Over the past four years, none of the world's major film festivals has been as consistent as Venice in picking future Oscar winners. Seventy-two Academy Award nominations and 23 wins is Venice's tally since fest director Alberto Barbera's streak began in 2013, with either a best picture or best director win from each of the past four years (for Gravity, Birdman, Spotlight and La La Land).

And with new entries from George Clooney (Suburbicon), Darren Aronofsky (Mother!), Alexander Payne (Downsizing) and Paul Schrader (First Reformed), Venice's 2017 mix of anticipated studio and independent fare still is crushing it compared to most festival lineups.

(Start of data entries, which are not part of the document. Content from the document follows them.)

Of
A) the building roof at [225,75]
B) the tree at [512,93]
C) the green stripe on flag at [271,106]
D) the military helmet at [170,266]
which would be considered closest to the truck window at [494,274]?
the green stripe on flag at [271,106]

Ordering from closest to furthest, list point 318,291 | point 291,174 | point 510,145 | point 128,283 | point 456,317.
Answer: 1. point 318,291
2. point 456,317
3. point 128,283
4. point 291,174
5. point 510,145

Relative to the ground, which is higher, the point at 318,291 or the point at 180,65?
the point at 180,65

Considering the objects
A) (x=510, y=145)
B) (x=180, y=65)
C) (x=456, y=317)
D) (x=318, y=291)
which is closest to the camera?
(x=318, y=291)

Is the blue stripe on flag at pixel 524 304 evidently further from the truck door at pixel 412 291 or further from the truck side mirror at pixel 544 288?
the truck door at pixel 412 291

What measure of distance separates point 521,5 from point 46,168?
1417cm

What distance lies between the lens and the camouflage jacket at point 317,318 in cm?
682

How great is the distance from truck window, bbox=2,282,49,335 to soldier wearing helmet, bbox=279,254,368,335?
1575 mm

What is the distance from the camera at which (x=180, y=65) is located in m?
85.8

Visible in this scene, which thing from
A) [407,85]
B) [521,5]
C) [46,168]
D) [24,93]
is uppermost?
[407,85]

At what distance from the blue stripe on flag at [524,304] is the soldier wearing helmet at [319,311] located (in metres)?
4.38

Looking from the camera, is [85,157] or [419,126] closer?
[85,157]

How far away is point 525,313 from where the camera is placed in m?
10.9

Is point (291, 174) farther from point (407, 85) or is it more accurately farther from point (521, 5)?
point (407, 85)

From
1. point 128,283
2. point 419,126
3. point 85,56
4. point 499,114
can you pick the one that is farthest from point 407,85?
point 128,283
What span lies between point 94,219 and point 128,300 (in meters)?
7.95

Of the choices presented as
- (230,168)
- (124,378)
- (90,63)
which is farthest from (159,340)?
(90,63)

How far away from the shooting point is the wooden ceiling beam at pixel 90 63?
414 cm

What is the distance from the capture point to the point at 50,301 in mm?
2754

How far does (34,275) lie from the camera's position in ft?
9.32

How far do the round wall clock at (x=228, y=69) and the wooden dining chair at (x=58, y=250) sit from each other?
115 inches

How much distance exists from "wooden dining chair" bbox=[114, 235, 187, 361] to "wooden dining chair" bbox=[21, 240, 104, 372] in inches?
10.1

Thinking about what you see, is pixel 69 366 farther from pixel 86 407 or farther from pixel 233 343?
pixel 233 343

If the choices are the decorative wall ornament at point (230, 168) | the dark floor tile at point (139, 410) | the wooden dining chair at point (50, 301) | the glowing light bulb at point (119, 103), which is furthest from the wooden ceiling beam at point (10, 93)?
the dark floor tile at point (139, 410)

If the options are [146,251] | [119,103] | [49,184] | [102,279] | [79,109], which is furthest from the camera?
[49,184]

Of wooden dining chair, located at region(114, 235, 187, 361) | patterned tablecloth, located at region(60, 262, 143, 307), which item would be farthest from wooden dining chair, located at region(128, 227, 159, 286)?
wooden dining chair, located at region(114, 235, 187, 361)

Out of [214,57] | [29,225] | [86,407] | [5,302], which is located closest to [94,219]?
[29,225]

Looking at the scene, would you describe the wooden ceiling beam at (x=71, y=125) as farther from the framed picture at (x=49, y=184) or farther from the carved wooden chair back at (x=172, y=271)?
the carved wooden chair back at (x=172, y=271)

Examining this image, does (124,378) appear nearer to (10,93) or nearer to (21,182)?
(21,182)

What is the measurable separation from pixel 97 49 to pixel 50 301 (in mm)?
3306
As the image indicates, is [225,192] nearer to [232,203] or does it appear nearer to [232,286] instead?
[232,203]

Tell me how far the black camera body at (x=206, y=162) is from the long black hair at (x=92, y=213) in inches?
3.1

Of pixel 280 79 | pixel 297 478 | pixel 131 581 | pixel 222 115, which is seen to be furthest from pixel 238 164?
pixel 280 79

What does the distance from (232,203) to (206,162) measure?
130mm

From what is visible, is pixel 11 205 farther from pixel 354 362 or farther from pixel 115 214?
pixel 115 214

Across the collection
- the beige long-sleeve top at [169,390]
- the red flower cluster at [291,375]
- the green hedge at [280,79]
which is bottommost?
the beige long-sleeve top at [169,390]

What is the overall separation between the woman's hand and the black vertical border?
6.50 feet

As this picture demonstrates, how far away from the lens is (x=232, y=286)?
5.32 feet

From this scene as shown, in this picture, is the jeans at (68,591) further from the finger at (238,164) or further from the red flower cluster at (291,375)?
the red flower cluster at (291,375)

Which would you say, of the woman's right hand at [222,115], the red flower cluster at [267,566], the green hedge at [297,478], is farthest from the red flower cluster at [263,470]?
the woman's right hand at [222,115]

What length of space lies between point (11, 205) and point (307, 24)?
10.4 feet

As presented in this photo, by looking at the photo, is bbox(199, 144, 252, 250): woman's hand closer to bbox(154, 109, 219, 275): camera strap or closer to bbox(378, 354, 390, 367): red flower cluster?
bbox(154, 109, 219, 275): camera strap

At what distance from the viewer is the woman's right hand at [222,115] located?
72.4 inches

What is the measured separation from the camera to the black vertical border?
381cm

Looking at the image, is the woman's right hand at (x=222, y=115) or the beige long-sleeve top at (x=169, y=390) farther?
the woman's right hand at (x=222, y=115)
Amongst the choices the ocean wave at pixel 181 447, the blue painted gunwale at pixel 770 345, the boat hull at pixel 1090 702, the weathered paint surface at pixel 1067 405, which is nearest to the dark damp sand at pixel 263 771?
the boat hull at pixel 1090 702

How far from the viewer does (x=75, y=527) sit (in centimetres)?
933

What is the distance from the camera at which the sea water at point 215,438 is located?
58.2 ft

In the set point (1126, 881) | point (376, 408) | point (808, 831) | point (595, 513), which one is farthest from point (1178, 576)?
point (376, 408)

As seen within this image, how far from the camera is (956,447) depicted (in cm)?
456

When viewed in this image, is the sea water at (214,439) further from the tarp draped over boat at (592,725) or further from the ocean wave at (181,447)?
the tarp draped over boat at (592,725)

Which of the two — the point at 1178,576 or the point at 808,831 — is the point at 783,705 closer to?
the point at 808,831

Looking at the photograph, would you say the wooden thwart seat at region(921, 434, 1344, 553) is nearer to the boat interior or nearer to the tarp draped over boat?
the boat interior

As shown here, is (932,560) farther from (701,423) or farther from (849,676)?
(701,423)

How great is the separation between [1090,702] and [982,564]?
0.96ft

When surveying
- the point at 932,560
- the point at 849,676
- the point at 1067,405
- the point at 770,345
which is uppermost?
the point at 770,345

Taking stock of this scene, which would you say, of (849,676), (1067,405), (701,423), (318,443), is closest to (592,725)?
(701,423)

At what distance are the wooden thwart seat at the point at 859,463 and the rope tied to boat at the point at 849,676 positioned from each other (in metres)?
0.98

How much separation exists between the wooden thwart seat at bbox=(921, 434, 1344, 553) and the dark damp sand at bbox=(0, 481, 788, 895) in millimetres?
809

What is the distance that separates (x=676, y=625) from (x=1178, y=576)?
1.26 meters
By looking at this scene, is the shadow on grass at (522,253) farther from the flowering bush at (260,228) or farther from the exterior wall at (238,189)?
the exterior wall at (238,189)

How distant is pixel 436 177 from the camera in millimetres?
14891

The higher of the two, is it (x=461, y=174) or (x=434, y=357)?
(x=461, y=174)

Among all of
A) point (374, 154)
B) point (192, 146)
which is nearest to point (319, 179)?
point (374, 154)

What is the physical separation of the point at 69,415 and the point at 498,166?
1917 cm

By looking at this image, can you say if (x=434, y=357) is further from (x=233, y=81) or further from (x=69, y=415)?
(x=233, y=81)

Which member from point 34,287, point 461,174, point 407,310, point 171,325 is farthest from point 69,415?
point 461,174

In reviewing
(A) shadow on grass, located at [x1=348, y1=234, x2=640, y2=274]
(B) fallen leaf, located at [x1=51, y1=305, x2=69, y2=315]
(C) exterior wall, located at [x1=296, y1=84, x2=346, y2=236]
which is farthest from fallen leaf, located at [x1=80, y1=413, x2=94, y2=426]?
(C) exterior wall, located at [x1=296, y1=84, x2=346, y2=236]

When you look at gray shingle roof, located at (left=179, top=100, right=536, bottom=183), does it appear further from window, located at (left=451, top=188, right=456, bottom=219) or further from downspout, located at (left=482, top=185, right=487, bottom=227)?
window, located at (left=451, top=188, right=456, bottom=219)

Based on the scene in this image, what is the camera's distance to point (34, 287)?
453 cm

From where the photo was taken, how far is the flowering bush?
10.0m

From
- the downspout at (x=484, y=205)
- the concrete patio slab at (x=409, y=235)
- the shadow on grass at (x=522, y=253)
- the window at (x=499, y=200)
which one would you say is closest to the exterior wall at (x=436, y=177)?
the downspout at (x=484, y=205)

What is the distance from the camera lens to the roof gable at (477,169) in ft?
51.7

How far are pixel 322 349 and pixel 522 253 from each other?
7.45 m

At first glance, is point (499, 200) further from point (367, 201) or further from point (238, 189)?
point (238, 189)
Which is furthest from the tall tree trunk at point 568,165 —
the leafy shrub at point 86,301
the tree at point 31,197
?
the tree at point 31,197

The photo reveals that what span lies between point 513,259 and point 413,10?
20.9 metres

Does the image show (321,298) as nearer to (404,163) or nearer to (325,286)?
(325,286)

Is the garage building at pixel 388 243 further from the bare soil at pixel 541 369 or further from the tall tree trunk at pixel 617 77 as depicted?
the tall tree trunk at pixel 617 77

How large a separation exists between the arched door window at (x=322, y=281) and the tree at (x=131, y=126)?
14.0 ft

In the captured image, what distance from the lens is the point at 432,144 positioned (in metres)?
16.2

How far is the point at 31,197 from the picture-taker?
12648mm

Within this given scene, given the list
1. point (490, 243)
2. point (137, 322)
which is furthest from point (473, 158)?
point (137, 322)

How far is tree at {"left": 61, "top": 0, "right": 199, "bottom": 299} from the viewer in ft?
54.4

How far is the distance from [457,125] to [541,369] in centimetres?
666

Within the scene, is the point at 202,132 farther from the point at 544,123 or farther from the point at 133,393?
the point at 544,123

But is the festival's focus on award launches coming at the expense of larger concerns about gender equality in cinema? In a year that has seen Patty Jenkins smash box-office records with Wonder Woman, Hungarian director Ildiko Enyedi win Berlin with On Body and Soul and Sofia Coppola take home best director in Cannes for The Beguiled, Venice still looks like yesterday's old boys club.

Of the 21 films screening in competition this year in Venice, only one — Vivian Qu's Angels Wear White — was directed by a woman. That makes even Cannes' lineup, whose 18 competition films included three from female helmers, look progressive. And remember, Cannes was called out by the likes of Jessica Chastain and Nicole Kidman for not giving sufficient exposure to women behind the camera.

"I don't think it's our fault," says Barbera, who adds that he screens films without knowing who the director is and believes there isn't anything wrong with there being only one female-helmed movie good enough to make the competition cut.

Barbera did name Annette Bening as president of the competition jury this year, the first female head in a decade, but he says he is staunchly against any moves to introduce a female quota when it comes to his festival lineup. "I don't like to think in terms of a quota when you make a selection process," he says. "I'm sorry that there are very few films from women this year, but we are not producing films."

Qu agrees with Barbera that the Venice male-dominated lineup is a symptom, not a cause, of the problem.

"Of course I wish there were more female filmmakers presented in the festival," she says. But, "to go to the root of the problem, if more women were encouraged to work in film and had the opportunity to take on major creative roles, I'm sure we will see more and more films by women."

But not everyone believes that responsibility for gender parity should fall solely on the production side of the film industry. "I've heard festival organizers and programmers from some of the larger festivals take very defensive positions on this issue, stating that women's underemployment as directors is a reflection of the larger film industry and thus not their problem," says Martha Lauzen, executive director of the Center for the Study of Women in Television and Film at San Diego State University. "This posture strikes me as a case of passing the buck."

Instead of a collective shrug, Lauzen believes festivals have to take a closer look at their selection processes and committees. "Do they favor choices that have been made in the past? If so, it is likely that they may be perpetuating bias," she argues.

Venice has also been accused of relegating female directors to sections far from the limelight of the main competition. Lucrecia Martel's Zama and Antonietta De Lillo's Il Singor Rotpeter are screening out of competition, and there are several women represented in the Horizons sidebar, including Nancy Buirski with The Rape of Recy Taylor, Anne Fontaine with Marvin and Susanna Nicchiarelli's Nico 1988, a biopic of the legendary Velvet Underground singer, which will open the section.

But Barbera defends the move, arguing the best place for these films is out of the competition spotlight.

"When you are in competition, for example, the expectation from the press is higher. If the film is not good enough it means that the response from critics and audience will be worse than in other cases," he says. "I think it’s the only way to think in terms of programming. What we ask ourselves is will we help the film by putting it in competition or outside the competition?"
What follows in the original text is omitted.